The credit for the stellar urban performance has to go to the start-stop. Initially, the sudden silence in the cabin when the engine cuts out is spooky. But at every single instance, the engine starts up instantly when you floor the gas and you get used to it. What you never quite accept is how good the dynamics are. The car shares its original platform with the Volkswagen Touareg and the Audi Q7, but Porsche's engineers have no equal when it comes to how controlled, controllable and fluid the Cayenne feels. Enter PASM. Our Cayenne S came with the optional PASM (Porsche Active Suspension Management), a system we know from experience works rather well. But before that, Porsche points out that the chassis alone is 33kg lighter and the car itself is 180kg lighter than the outgoing Cayenne.
That the dynamics would improve in this process is obvious. Anyway, in comfort mode, the Porsche treads the fine line between damped-plush ride and acceptable body roll. This, in itself, is a hard act to follow. The middle mode, Normal, is great for 90 per cent of our roads. Sport is still more hardcore, flattening body roll almost entirely and granular feedback to come to the driver from the chassis. The tyres, the chassis, the suspension and the steering come together beautifully and the relentless control over body roll and chassis pitch ensure that the Cayenne goes where you point it and that the people inside are not unduly thrown around.

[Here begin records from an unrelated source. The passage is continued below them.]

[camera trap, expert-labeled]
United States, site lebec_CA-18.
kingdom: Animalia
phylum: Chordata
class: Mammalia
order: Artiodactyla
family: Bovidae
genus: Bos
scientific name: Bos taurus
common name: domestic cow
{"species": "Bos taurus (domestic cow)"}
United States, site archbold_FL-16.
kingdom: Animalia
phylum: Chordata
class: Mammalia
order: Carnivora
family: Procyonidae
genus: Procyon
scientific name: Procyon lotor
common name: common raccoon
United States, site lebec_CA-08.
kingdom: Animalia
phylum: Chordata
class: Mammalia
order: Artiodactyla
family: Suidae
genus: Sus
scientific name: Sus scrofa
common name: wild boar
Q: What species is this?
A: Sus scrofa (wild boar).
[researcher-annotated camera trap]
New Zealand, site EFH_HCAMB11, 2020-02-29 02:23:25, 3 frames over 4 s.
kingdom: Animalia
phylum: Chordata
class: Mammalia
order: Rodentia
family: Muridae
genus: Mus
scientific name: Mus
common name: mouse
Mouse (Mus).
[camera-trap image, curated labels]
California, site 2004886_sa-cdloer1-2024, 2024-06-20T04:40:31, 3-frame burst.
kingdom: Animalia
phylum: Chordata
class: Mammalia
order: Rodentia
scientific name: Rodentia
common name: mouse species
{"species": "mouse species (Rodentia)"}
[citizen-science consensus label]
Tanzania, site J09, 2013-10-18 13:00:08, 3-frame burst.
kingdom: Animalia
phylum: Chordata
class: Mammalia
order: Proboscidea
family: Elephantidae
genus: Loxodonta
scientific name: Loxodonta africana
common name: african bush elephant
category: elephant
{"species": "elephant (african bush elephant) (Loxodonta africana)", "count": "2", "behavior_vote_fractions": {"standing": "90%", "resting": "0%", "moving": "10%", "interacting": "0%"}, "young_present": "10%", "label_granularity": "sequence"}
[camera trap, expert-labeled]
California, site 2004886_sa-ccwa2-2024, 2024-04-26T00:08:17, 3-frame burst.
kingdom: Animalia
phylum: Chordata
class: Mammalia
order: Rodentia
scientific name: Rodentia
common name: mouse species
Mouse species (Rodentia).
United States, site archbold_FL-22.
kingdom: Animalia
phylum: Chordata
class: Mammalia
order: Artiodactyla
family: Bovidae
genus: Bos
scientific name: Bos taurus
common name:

And then you switch to sport mode and really corner. So much so, that while all of us at Team OD have great affection for the BMW X6 and its handling ability, we accept in the same breath that the Cayenne S is where it's at. The brakes are the third part of the dynamics trinity. Our car had normal steel ones and you can also opt for the ceramic ones. The brakes offered great power and control. The car is completely stable under full-bore panic braking and when you're not panicking, shedding the exact amount of speed needed to make a super-fast go for a corner is child's play. Okay, I haven't told you the full story here.
Our Cayenne S also came boasting the optional PTV Plus or Porsche Torque Vectoring system. With this the car gains the ability to vary the torque flowing to either of the rear wheels to help the car steer in the intended direction quicker. PTV Plus also has the ability to influence the electronically controlled rear diff lock to aid its cause. I'd love to tell you what difference it makes to the handling, but I haven't had a chance to drive a regular S so far. I can tell you this, the S I tested felt telepathic in its ability to follow my intentions and weightless in its ability to respond to the turning of the steering wheel.
I knew before I turned the key - Porsche's eschew push button start evidently - that the Cayenne would be impressive. That it would obliterate my previous Cayenne S memories however was unexpected. This isn't a full road test, but I can tell you this confidently. If I could afford to buy one - and only one Porsche for the whole of my life - a Cayenne S, well, ideally the Turbo would be it. Why? Because I simply cannot think of a better option.